Following Wigger for her final 36 holes last week at Harder Hall CC (while working on a piece for Golf World's just launched Amateur section on the four women's events that make up the Orange Blossom circuit) I personally can vouch for the fact her win didn't come because she had total command of her driver. On the contrary, it seemed like the 2005 NCAA runner-up had developed an allergy to the fairway, a low duck hook making her mother, Lynn, more than a bit anxious in the crowd and suggesting the rust hadn't been totally knocked off her swing before she left her Louisville home for central Florida.

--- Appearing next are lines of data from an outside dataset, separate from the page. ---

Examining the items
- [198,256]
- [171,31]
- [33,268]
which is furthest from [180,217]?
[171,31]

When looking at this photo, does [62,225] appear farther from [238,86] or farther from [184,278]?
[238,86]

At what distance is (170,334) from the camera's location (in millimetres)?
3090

Apparently one thing is pretend you're a younger version of Annika Sorenstam with your irons. For as wild as Wigger was off the tee, it looked like she was in mid-summer form with her approach shots to the green. How else could she have opened with the only sub-par score of the first round (69), then posted a 67 Saturday afternoon to give herself a commanding five-shot lead through 54 holes (a 67 despite hitting less than half her fairways).
Most impressive was Wigger's finish to her third round Saturday, where she birdied her final three holes, rolling in putts of 12, 6 and 10 feet. This after she and the others in her final foursome (Auburn's Candace Schepperle, Vanderbilt's Jacqui Concolino and high schooler Sally Watson) were put on the clock by a rules official. "It was like that jump started her or something," Concolino joked afterward.

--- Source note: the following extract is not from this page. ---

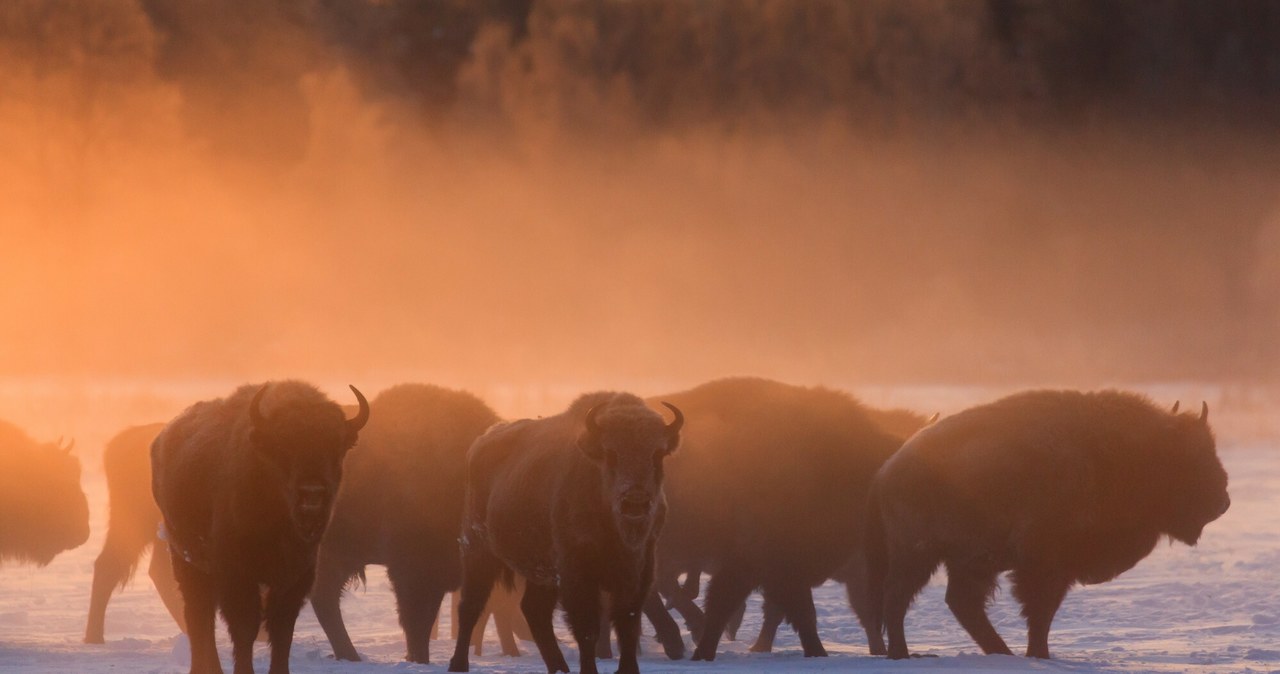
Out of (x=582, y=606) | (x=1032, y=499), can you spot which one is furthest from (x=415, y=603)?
(x=1032, y=499)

Actually, what strikes me most about Wigger--and why you need to remember her name come the post-season's her ability to bounce back after a bad hole. Saturday, while starting off the 10th tee, she bogeyed the 12th hole, only to make birdie on the 13th. After a bogey on the second hole, she birdied the third, the most difficult hole on the course.
Sunday, Wigger bogeyed the par-5 first hole and when Schepperle (an 18-year-old freshman who was pretty impressive herself last week en route to a runner-up finish) birdied it, the two-shot swing suggested we might have more excitement in Sebring than first thought. But back-to-back birdies by Wigger on the fourth and fifth holes stretched the margin back to five, allowing the woman who has already decided to turn pro after the college season play the Futures Tour to coast to a tournament-record tying eight-under 280 and her second national amateur title within a year.